Bill to regulate online business still pending

Kathmandu, September 7 — The global trend of online shopping continues to grow with the advancement of technology. Major online shopping platforms like Amazon, Alibaba, Walmart, eBay, and AliExpress have established strong presences in international markets. The convenience of online shopping, coupled with stringent regulations and robust legal frameworks in developed countries, has contributed to the success of these platforms.

In Nepal, online shopping is still emerging. However, recent trends show an increase in the number of people ordering items such as shoes, clothes, electronics, books, daily essentials, and food from the comfort of their homes or offices.

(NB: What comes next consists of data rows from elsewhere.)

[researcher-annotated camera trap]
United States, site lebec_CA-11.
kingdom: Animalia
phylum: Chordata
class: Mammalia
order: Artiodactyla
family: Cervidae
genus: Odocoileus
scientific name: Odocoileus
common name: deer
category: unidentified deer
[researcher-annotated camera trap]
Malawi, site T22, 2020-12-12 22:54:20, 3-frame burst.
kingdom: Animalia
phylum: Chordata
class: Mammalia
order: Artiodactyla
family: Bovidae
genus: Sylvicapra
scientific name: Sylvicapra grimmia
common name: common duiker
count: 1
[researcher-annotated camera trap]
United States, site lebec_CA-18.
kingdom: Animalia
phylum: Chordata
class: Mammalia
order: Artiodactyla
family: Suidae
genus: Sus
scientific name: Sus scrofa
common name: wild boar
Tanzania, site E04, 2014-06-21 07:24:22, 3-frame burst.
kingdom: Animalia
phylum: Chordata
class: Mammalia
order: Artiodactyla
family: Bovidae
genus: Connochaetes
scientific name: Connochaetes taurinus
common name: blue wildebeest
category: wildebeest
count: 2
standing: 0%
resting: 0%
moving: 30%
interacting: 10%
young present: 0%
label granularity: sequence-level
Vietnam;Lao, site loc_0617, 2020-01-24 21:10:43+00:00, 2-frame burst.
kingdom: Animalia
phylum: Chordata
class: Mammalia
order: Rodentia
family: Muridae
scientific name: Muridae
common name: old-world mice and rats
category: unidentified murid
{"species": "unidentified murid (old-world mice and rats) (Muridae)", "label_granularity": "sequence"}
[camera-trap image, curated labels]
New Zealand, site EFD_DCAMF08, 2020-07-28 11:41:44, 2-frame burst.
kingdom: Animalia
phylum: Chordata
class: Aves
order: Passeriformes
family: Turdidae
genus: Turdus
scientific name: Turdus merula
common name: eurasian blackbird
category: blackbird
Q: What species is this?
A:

The rising popularity of online shopping is attributed to the ease of purchasing, access to detailed product information, and various other conveniences. Companies like Daraz are gaining recognition for their reliability and expanding presence in the market.

 Online business in Nepal began in 2000 with platforms like Muncha.com and Thamel.com, but these early entrants are now overshadowed by more competitive players. Despite their initial success, these platforms have struggled to maintain their market position.

The entry of Daraz.com into the Nepalese market has significantly accelerated the growth of online shopping. With its large-scale investment, wide range of products, and regional reach across South Asia, Daraz has helped establish online shopping as a viable option in Nepal. The COVID-19 pandemic and lockdowns further boosted online shopping as people sought alternatives to traditional shopping during the restrictions.

However, the rapid growth of online business has also introduced challenges in regulation and monitoring. The absence of specific laws for online shopping has hindered its expected growth. Issues such as receiving incorrect products, handling complaints, and dealing with non-delivery after payment have eroded consumer confidence. The lack of regulations has led to increased instances of fraud, including scams on social media platforms like Facebook, Instagram, and TikTok. According to police data, approximately 10 million rupees were defrauded in online business scams in the last fiscal year alone.

Baburam Adhikari, spokesperson for the Ministry of Industry, Commerce, and Supply, acknowledges the issues with online business regulation. He highlights that the current legal framework is insufficient for effective oversight. Adhikari suggests that legislative changes could benefit the government, consumers, and businesses alike.

Bill Pending for 14 Months

The government has proposed a bill to regulate online business, which was introduced to the National Assembly on June 12, 2080. Despite some discussions, the bill has yet to be enacted into law.

This bill aims to regulate commercial transactions of goods and services conducted via information technology. It mandates that online shopping sites must be registered and listed on a government-managed electronic business portal. Once the bill becomes law, it will require details such as the type of business, available items, and service names to be provided.

According to Nepal Rastra Bank, as of the end of last fiscal year, there are 246.48 million mobile banking users and 1.91 million internet banking users. Mobile banking transactions totaled 3.73 trillion rupees in the past year alone.

The bill includes provisions for obtaining separate permissions to open branch offices, designating individuals to handle complaints, and collecting VAT or PAN. It also stipulates that the final sale price, including taxes, shipping times, and any additional shipping charges, must be disclosed. If goods are not received as ordered, customers should be able to request a replacement or a full refund without incurring service fees.

Additionally, the bill proposes fines for various violations. Due to the absence of such laws, the police currently address online shopping irregularities as fraud. The bill outlines penalties, including up to three years in prison and fines up to 500,000 rupees, for selling substandard products, failing to deliver goods, not disclosing service and trade details, or operating unregistered businesses.

Growing Online Payments

The convenience of online payment systems has bolstered consumer confidence in online shopping, although the fees can be high. While transactions between accounts at the same bank are free, a fee of 10 rupees applies for payments to different banks, with VAT added in the current financial year. Additionally, users in areas without internet incur extra charges for data from telecommunication providers.

In June 2022, there were 183,700 mobile banking users and 1,684,000 internet banking users. Over the past few years, digital payments have expanded rapidly. As of June 2024, mobile banking users had increased to 246.48 million, and internet banking users to 1.91 million, with 3.73 trillion rupees transacted through mobile banking in the past year.

Dr. Bhagwat Acharya from Nepal Rastra Bank said that digital payments have significantly facilitated online business. He emphasizes that promoting and expanding digital payments benefits both customers and the state.